THE RECORDS -
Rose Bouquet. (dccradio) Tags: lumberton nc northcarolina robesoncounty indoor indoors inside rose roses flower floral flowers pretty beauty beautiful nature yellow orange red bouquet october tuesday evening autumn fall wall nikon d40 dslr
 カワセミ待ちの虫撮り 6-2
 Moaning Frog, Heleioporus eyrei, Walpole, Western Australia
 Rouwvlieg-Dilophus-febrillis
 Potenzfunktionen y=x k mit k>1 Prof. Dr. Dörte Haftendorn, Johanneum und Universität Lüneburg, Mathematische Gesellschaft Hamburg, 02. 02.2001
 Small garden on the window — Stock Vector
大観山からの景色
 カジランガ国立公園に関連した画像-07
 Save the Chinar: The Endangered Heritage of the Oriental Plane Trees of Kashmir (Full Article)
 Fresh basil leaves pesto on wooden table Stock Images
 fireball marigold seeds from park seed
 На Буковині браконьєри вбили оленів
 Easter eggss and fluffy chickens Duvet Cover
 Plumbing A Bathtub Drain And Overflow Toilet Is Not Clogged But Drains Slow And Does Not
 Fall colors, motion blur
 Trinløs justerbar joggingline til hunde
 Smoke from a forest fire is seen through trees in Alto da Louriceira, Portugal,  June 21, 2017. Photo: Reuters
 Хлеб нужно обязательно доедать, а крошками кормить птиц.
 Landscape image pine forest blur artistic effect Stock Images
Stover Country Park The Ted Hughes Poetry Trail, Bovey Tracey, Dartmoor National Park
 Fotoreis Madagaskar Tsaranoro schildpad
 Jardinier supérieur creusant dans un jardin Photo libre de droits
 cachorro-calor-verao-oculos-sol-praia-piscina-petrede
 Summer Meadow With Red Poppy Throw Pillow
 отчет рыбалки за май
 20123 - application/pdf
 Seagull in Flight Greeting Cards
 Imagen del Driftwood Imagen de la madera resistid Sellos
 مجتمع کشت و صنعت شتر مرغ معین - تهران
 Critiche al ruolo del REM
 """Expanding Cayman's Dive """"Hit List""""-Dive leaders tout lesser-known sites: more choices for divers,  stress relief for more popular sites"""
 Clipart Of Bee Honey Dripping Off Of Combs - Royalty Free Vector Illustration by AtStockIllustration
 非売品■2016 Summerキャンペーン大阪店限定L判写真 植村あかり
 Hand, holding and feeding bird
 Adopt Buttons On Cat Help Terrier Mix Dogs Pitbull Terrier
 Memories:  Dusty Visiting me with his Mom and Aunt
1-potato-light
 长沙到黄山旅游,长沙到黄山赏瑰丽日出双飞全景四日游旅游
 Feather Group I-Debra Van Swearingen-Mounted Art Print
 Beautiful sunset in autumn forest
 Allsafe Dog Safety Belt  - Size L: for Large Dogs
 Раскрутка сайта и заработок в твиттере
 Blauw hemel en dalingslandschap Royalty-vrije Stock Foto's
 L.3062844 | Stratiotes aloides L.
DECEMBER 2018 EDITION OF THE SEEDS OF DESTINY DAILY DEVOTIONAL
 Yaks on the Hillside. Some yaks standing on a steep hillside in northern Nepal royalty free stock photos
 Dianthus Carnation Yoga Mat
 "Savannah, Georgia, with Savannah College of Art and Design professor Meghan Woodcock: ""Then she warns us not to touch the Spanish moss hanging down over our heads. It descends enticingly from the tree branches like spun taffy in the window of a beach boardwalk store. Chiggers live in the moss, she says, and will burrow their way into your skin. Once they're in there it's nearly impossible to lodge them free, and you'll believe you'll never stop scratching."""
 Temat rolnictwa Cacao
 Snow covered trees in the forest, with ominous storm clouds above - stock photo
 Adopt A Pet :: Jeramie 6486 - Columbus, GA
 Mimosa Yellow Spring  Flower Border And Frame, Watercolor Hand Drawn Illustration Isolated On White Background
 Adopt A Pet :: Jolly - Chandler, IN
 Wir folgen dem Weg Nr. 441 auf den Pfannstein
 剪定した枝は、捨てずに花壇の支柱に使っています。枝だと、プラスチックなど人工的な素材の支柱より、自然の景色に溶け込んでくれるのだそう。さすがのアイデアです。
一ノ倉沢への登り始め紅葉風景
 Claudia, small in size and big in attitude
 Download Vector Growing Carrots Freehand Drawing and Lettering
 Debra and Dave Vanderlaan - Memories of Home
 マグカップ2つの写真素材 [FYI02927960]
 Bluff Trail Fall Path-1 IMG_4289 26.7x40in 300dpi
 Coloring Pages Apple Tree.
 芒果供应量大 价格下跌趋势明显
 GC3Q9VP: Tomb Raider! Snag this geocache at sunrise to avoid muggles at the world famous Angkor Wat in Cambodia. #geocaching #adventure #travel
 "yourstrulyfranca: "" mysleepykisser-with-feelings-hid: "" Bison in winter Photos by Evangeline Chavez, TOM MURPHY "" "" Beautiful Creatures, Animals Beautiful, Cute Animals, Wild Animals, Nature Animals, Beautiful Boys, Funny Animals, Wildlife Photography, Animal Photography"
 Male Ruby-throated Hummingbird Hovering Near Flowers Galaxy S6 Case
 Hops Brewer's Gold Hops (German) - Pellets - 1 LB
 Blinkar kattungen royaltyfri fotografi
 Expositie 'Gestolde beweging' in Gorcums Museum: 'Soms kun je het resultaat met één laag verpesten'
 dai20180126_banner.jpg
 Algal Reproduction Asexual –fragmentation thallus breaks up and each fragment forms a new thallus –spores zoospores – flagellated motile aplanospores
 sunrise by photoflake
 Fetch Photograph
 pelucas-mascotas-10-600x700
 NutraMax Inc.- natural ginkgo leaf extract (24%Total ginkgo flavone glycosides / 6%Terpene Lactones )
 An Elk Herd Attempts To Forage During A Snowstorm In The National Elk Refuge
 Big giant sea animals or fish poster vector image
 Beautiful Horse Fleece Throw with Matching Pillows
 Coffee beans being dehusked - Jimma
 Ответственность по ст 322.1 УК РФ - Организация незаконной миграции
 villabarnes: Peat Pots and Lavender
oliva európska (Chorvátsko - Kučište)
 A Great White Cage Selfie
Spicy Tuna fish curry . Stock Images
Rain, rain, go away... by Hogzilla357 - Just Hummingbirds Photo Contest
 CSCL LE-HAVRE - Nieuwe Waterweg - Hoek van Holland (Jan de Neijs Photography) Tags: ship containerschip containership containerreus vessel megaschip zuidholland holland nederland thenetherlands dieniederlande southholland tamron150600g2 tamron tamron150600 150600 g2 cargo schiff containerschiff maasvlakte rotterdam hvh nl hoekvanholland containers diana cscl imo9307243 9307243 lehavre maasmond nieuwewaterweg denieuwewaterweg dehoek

YOUR ASSIGNMENT -
Would you please copy exactly the part of the entries above that begins at the line containing "На Буковині браконьєри вбили оленів" and ends at the line containing "Allsafe Dog Safety", both lines included?

ANSWER FOR THIS EXERCISE -
 На Буковині браконьєри вбили оленів
 Easter eggss and fluffy chickens Duvet Cover
 Plumbing A Bathtub Drain And Overflow Toilet Is Not Clogged But Drains Slow And Does Not
 Fall colors, motion blur
 Trinløs justerbar joggingline til hunde
 Smoke from a forest fire is seen through trees in Alto da Louriceira, Portugal,  June 21, 2017. Photo: Reuters
 Хлеб нужно обязательно доедать, а крошками кормить птиц.
 Landscape image pine forest blur artistic effect Stock Images
Stover Country Park The Ted Hughes Poetry Trail, Bovey Tracey, Dartmoor National Park
 Fotoreis Madagaskar Tsaranoro schildpad
 Jardinier supérieur creusant dans un jardin Photo libre de droits
 cachorro-calor-verao-oculos-sol-praia-piscina-petrede
 Summer Meadow With Red Poppy Throw Pillow
 отчет рыбалки за май
 20123 - application/pdf
 Seagull in Flight Greeting Cards
 Imagen del Driftwood Imagen de la madera resistid Sellos
 مجتمع کشت و صنعت شتر مرغ معین - تهران
 Critiche al ruolo del REM
 """Expanding Cayman's Dive """"Hit List""""-Dive leaders tout lesser-known sites: more choices for divers,  stress relief for more popular sites"""
 Clipart Of Bee Honey Dripping Off Of Combs - Royalty Free Vector Illustration by AtStockIllustration
 非売品■2016 Summerキャンペーン大阪店限定L判写真 植村あかり
 Hand, holding and feeding bird
 Adopt Buttons On Cat Help Terrier Mix Dogs Pitbull Terrier
 Memories:  Dusty Visiting me with his Mom and Aunt
1-potato-light
 长沙到黄山旅游,长沙到黄山赏瑰丽日出双飞全景四日游旅游
 Feather Group I-Debra Van Swearingen-Mounted Art Print
 Beautiful sunset in autumn forest
 Allsafe Dog Safety Belt  - Size L: for Large Dogs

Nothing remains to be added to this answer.